# Task 1
In the biography of Richard L. Gabriel, turn the paragraph beginning "Gabriel clerked for Judge" into a short bulleted list that keeps its main facts.
# Task 2
Duplicate the part of the biography of Richard L. Gabriel starting at "American judge (born" and ending at "2008 to 2015.".

# Excerpted text
- - -

American judge (born 1962)

Richard L. Gabriel (born March 3, 1962) was an American lawyer and judge, who is an associate justice of the Colorado Supreme Court. He previously served on the Colorado Court of Appeals from 2008 to 2015.

==Education and early career==
Gabriel was born in Brooklyn, New York City, in 1962, and was one of seven children. He received a Bachelor of Arts in American studies in 1984 at Yale University, and received a Juris Doctor in 1987 at the University of Pennsylvania Law School, where he was articles editor for the University of Pennsylvania Law Review from 1986 to 1987.

Gabriel clerked for Judge J. Frederick Motz of the United States District Court for the District of Maryland from 1987 to 1988. He worked in private practice in New York City from 1988 to 1990. Gabriel moved to Colorado in 1990, because of a job offered to his wife, and was an associate and then a partner at a law firm in Denver from 1994 to 2008. Gabriel's wife, Jill Wichlens, is an attorney with the Federal public defender's office in Denver.

- - -

# Records supplied
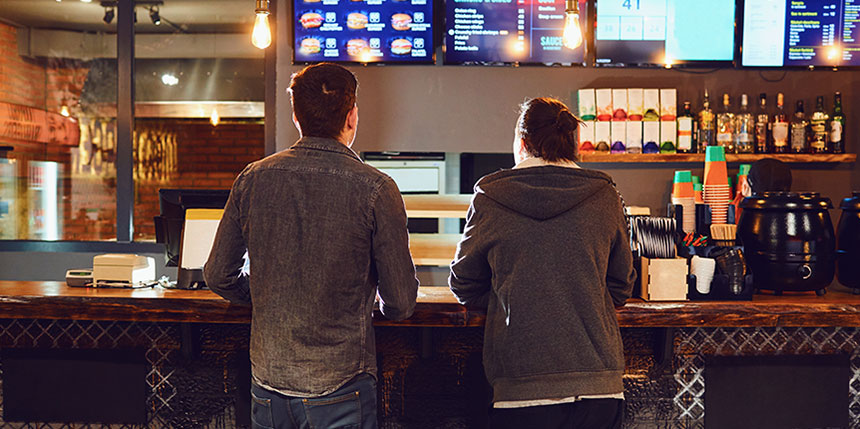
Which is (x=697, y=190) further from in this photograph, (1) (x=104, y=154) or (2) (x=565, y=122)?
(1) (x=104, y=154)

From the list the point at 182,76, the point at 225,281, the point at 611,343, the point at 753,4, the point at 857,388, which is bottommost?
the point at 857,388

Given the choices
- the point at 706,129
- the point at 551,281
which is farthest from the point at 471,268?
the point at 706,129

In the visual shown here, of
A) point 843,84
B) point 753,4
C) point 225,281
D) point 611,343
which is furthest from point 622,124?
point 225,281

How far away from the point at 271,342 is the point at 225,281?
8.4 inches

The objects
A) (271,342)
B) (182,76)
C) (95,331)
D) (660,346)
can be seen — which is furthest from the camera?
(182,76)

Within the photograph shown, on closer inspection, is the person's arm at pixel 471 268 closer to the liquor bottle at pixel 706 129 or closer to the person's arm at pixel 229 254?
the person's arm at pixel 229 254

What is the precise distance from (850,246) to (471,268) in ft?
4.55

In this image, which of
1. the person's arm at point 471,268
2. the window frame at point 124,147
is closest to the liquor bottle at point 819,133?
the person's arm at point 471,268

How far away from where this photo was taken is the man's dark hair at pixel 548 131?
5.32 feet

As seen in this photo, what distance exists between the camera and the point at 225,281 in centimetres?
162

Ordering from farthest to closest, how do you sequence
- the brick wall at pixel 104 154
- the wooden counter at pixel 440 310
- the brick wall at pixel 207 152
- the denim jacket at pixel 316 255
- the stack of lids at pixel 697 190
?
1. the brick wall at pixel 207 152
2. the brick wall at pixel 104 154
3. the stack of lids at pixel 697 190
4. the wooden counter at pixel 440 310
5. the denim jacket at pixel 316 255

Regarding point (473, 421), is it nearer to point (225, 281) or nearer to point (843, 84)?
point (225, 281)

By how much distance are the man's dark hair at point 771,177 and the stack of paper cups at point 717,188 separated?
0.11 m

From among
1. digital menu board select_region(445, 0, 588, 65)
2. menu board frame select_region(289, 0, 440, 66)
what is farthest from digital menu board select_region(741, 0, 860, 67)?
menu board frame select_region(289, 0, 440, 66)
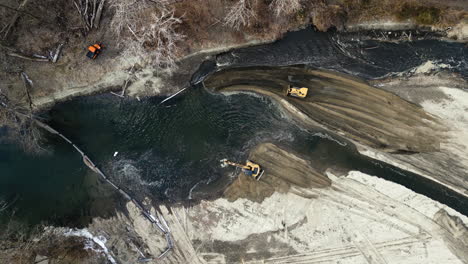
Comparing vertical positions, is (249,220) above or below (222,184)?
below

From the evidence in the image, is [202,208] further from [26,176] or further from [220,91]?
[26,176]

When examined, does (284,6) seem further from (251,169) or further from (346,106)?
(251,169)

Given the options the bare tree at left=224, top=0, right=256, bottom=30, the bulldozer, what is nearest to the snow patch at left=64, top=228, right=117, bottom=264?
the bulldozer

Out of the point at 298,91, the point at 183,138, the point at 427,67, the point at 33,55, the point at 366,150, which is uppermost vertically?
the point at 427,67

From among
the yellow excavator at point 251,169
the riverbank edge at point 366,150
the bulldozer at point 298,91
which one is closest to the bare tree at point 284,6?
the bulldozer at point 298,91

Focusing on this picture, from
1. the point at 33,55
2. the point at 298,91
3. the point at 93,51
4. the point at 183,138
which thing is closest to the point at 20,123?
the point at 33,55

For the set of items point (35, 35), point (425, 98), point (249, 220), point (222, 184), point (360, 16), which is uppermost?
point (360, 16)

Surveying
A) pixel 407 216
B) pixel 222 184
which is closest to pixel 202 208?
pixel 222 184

- - -

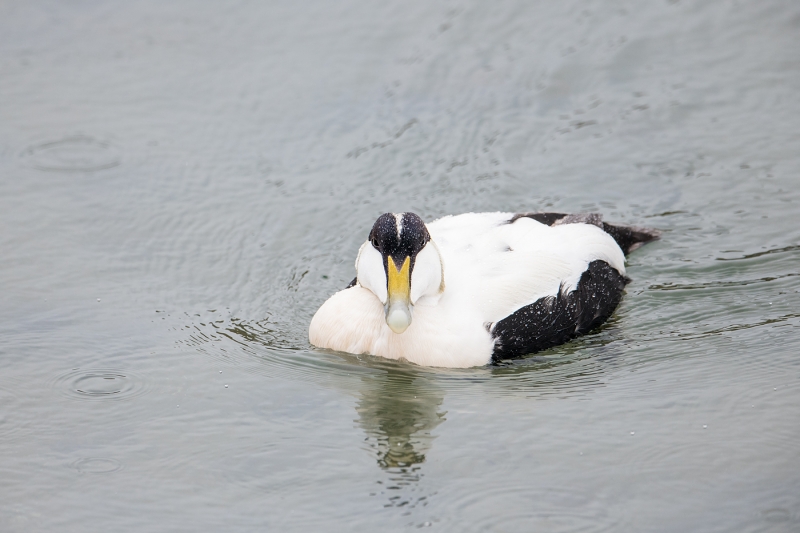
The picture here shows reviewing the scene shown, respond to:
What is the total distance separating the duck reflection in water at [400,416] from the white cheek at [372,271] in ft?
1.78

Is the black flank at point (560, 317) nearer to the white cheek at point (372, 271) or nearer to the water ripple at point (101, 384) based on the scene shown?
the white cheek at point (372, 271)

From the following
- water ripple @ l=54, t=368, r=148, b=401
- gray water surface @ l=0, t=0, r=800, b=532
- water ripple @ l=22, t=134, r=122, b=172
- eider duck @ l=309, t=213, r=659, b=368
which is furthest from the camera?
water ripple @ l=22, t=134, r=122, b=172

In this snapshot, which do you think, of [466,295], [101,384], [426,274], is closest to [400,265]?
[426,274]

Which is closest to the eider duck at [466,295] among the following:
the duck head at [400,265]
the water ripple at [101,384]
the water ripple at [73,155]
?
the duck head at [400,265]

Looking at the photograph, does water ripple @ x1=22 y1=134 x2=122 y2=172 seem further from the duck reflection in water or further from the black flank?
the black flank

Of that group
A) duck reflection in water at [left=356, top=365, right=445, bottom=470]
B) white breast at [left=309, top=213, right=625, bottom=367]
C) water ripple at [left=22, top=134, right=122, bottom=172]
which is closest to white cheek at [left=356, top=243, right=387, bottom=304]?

- - -

# Response box 1
- Clerked for Judge J. Frederick Motz of the United States District Court for the District of Maryland, 1987–1988
- Private practice in New York City, 1988–1990
- Moved to Colorado in 1990 because of a job offered to his wife
- Associate, then partner, at a Denver law firm, 1994–2008
- Wife Jill Wichlens is an attorney with the Federal public defender's office in Denver

# Response box 2
American judge (born 1962)

Richard L. Gabriel (born March 3, 1962) was an American lawyer and judge, who is an associate justice of the Colorado Supreme Court. He previously served on the Colorado Court of Appeals from 2008 to 2015.